At the time of Jesus’ crucifixion week, there were actually five different Jewish sects observing ‘Passovers’, each with their own day of preparation, the day for the sacrificing of their lambs.  These Passovers were the Mosaic Passover, the Samaritan’s Passover, the Essene’s Passover, the Sadducees’ Passover, and the Pharisaic Passover. And while the Sadducees observed Passover based on the requirements of the Torah, others followed a timing based on the traditions of the Pharisees.

So which of these Passovers did Jesus follow as He approached the observance of His seder (‘Last Supper’) as the prelude to His sacrificial death?  Based on my study of scripture and the works of other theologians, historians, and scholars, I have determined that He followed the Passover chronology set forth by God through Moses, as recorded in the Torah (the Old Testament Scripture). I also believe – for reasons discussed at length on the Truth in Scripture website – that Jesus was crucified on Wednesday afternoon of the crucifixion week in AD 30, in accordance with the Mosaic Passover.

Some say none of this really matters.  But it does matter if we value biblical truth.

For a more complete discussion of this topic, please visit the following link on the Truth in Scripture website:

Palm Sunday – Or Something Else?

The Passover celebration in Jerusalem before Jesus was crucified was different from all others. As Jesus was coming down from the Mount of Olives on Sunday, crowds of people came out to greet Him. The Gospel of John states, “They took palm branches and went out to meet him, shouting ‘Hosanna! Blessed is he who comes in the name of the Lord! Blessed is the King of Israel!’” (John 12:13)

Scripture does not specify that palm branches are to be waved at Passover in the Spring. So why was that the case at this particular Passover celebration recalled by John and others among the Disciples?  Or was that the case at all?It is helpful to know ‘the rest of the story.’

The only Feast of the Lord celebration during which branches are waved is the Feast of Tabernacles, in the Fall of the year.  During this Feast, a cluster of ‘. . . palm fronds, leafy branches, and poplars (Leviticus 23:40) is waved to recognize and glorify the Messiah.

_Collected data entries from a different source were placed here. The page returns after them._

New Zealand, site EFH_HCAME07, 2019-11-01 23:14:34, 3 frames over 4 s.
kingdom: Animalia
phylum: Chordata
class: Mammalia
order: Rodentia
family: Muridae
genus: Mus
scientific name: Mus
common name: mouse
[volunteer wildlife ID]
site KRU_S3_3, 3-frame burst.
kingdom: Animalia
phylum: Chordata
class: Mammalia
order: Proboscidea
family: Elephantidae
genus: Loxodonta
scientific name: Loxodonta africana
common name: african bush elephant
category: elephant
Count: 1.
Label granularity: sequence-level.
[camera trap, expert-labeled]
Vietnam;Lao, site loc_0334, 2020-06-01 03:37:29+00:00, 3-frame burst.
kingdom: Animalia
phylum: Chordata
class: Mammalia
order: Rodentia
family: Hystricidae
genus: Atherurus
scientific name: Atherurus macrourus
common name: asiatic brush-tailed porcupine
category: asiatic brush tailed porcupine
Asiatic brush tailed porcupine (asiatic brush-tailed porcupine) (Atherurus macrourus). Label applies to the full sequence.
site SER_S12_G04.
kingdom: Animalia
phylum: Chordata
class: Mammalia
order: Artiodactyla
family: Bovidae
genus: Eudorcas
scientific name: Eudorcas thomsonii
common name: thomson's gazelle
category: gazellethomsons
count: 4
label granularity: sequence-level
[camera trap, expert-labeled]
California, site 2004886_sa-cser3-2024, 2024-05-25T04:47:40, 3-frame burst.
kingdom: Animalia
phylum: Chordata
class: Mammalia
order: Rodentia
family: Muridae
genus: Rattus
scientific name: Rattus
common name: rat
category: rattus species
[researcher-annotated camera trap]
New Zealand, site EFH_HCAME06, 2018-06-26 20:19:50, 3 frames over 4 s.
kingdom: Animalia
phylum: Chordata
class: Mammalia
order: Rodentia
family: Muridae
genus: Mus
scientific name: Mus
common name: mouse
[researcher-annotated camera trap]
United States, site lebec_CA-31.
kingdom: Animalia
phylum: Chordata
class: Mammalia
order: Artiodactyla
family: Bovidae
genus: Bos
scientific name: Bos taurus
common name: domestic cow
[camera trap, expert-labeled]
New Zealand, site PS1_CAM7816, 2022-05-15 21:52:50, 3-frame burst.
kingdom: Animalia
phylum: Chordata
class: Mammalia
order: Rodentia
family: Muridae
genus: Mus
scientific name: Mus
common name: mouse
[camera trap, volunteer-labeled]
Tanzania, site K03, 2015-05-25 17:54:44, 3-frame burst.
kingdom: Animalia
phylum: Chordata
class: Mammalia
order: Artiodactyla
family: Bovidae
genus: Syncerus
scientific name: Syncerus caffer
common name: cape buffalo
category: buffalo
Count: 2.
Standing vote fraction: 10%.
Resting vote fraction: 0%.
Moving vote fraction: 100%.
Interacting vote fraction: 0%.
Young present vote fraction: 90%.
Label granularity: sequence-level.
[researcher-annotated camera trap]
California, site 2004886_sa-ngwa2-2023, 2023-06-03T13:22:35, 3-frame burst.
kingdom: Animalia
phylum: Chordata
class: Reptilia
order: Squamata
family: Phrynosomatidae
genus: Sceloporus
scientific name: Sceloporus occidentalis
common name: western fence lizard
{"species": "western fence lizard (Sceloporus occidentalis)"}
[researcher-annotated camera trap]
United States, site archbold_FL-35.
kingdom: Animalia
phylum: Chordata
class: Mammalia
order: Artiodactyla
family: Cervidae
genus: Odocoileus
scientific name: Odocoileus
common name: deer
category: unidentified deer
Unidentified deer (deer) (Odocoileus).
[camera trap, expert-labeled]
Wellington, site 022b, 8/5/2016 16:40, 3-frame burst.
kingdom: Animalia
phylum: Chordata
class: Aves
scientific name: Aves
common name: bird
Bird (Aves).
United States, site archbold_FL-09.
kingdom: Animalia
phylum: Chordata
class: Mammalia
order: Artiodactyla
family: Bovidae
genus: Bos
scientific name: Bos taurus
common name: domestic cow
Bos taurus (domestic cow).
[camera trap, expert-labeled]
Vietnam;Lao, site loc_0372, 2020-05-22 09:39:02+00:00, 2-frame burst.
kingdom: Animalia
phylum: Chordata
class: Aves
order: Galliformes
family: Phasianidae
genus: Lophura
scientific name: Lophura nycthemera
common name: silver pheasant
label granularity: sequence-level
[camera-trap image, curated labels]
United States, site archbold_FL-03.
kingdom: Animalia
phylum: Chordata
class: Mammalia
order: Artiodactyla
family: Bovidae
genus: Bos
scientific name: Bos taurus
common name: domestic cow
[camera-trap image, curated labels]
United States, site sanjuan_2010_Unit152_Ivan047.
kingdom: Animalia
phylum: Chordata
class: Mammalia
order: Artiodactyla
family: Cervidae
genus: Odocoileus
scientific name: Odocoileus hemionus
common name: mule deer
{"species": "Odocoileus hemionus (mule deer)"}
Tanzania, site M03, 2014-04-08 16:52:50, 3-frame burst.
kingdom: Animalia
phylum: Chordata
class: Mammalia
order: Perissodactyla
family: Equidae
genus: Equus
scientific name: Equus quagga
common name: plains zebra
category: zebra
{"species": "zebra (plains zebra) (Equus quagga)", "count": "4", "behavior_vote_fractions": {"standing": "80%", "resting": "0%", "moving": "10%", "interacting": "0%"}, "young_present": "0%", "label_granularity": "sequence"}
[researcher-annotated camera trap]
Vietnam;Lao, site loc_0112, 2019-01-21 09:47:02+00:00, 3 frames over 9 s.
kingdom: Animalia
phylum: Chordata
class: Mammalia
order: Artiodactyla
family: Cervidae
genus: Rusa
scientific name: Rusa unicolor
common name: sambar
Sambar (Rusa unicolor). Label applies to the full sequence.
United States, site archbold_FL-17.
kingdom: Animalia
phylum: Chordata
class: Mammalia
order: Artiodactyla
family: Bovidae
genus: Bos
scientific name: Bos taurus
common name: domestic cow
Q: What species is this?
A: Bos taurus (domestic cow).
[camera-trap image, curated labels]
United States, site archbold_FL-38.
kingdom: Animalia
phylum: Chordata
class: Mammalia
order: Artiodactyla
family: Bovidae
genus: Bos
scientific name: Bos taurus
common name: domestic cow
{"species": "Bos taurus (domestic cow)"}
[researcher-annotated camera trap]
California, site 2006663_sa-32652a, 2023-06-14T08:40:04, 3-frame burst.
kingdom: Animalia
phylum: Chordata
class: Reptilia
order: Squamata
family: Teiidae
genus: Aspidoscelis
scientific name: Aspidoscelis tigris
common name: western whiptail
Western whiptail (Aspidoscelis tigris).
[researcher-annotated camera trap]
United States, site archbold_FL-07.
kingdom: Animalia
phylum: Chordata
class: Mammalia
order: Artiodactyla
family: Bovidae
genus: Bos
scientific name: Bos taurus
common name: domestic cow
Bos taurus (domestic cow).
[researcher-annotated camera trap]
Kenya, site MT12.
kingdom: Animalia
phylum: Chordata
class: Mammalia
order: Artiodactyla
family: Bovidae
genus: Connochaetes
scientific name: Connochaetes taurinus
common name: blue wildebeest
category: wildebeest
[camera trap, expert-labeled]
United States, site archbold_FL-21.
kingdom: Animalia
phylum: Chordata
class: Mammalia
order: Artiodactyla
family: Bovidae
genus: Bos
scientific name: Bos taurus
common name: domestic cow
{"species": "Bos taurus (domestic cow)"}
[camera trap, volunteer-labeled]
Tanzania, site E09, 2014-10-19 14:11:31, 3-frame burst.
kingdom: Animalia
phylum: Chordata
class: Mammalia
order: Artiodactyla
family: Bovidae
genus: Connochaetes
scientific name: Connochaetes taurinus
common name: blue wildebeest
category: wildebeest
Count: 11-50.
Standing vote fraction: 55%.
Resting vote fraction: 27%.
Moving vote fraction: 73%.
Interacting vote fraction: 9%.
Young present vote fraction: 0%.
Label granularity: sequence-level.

Collectively, these leafy branches are called ‘lulav.’

So, why did John specifically mention that palm branches were waved on this Passover occasion, while Matthew 21:8 recalled branches from the trees’ [like the willow], and Mark 11:8 cited ‘branches they had cut in the fields’ [like leafy branches of the myrtle]. Collectively, the Gospel accounts of John, Matthew, and Mark seem to be describing the three components of the lulav.

Traditionally, Jewish Rabbis taught that ‘Whatever time of year the Messiah was to appear, the Jews were to greet and hail Him by taking up the lulav clusters and singing Hosannas to Him as the Holy One of Israel’ (Peskita de Rab Kahana, 27:3 – as referenced in Messiah in the Feasts of Israel, a book originally published in 2002 by author and Messianic Jew Dr. Sam Nadler.

That is the rest of the story.  So perhaps what we now call Palm Sunday could just as easily been labeled Lulav Sunday. Either way, what is most important is that we recognize Yeshua (Jesus) as the Jewish Messiah, the promised Son of God, and the Savior of the World. His entry into Jerusalem on that long-ago Sunday changed the world – regardless what plants the adoring Jews waved before Him.